Three cheers for the Czechs

I always find it interesting how former Iron Curtain countries understand the threat from radical Islam better than the "enlightened" West.
PRAGUE, Feb 14 (CTK) - Czech Foreign Minister Cyril Svoboda wants the EU to make a clear gesture in support of Denmark that faces pressure from Muslim countries over the publication of cartoons featuring the Prophet Mohammad in the media, the daily Mlada fronta Dnes writes today.

For example, the EU could provide financial compensation to Denmark for the economic loss it has suffered, the paper writes.

'A possible form of help could be financial compensation from the EU for the negative impact [of the controversy] on the export and sale of Danish goods,' Svoboda told the paper.

Svoboda is now seeking his EU colleagues' support for his plan.

Some time ago, Svoboda said on Czech Television that he would push for the EU to take a clear stance towards radical Muslims' violent reactions to the publication of the cartoons.

He called the EU's hitherto reaction reluctant.
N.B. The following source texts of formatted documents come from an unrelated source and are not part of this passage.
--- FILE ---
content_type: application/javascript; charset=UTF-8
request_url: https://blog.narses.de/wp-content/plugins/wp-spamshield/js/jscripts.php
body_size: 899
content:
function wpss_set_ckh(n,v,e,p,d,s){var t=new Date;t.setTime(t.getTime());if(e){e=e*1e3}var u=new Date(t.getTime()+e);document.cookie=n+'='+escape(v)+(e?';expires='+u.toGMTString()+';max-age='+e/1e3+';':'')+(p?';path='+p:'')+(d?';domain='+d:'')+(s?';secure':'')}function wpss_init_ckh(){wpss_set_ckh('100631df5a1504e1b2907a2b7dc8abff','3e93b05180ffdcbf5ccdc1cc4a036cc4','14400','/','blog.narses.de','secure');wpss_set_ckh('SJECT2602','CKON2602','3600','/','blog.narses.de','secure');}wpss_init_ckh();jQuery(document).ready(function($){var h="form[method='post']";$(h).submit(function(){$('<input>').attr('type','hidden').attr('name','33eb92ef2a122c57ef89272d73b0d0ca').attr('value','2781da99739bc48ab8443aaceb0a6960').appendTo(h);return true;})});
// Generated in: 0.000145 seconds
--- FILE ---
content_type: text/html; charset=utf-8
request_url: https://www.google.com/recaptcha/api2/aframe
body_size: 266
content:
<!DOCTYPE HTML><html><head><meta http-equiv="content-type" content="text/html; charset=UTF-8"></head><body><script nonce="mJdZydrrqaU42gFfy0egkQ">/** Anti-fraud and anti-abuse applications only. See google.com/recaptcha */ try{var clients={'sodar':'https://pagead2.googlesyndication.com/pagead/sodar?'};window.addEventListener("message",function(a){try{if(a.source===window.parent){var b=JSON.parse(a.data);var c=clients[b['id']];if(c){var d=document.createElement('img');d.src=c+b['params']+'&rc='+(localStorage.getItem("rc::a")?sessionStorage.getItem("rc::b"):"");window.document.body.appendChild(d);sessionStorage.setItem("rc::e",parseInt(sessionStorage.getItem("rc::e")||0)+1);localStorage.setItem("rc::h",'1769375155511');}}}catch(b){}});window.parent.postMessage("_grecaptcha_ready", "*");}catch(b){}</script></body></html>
He said he considers the caricatures tasteless and understands that they have hurt the worshippers, but views the latter's reaction as unacceptable.

At the nearest meeting with his EU counterparts, Svoboda will reportedly ask them to condemn the violent reactions and to express clear solidarity with Denmark, where the controversial cartoons were published for the first time last autumn."
On the other hand, according to IslamOnline, Norway is well on its way to dhimmitude:
The Norwegian parliament has amended the Penal Code to criminalize blasphemy in the wake of the republication of Danish cartoons that lampooned Prophet Muhammad (peace and blessings be upon him) by a Norwegian magazine, Christian and Muslim leaders in Norway said on Tuesday, February 14.

"Law 150-A, which has been approved by parliament, criminalizes blasphemy and clearly prohibits despising others or lampooning religions in any form of expression, including the use of photographs," Norway's Deputy Archbishop Oliva Howika told reporters after a meeting in Doha with Sheikh Yusuf Al-Qaradawi, the head of the International Union of Muslim Scholars.

Howika was among a Norwegian delegation that also included the chairman of the Supreme Islamic Council in Norway, Mohamed Hamdan.

"Under the new law, the crime of blasphemy will be punished either by a fine or imprisonment," Howika said, promising Qaradawi to fax him a copy of the law after being published in the country's official gazette.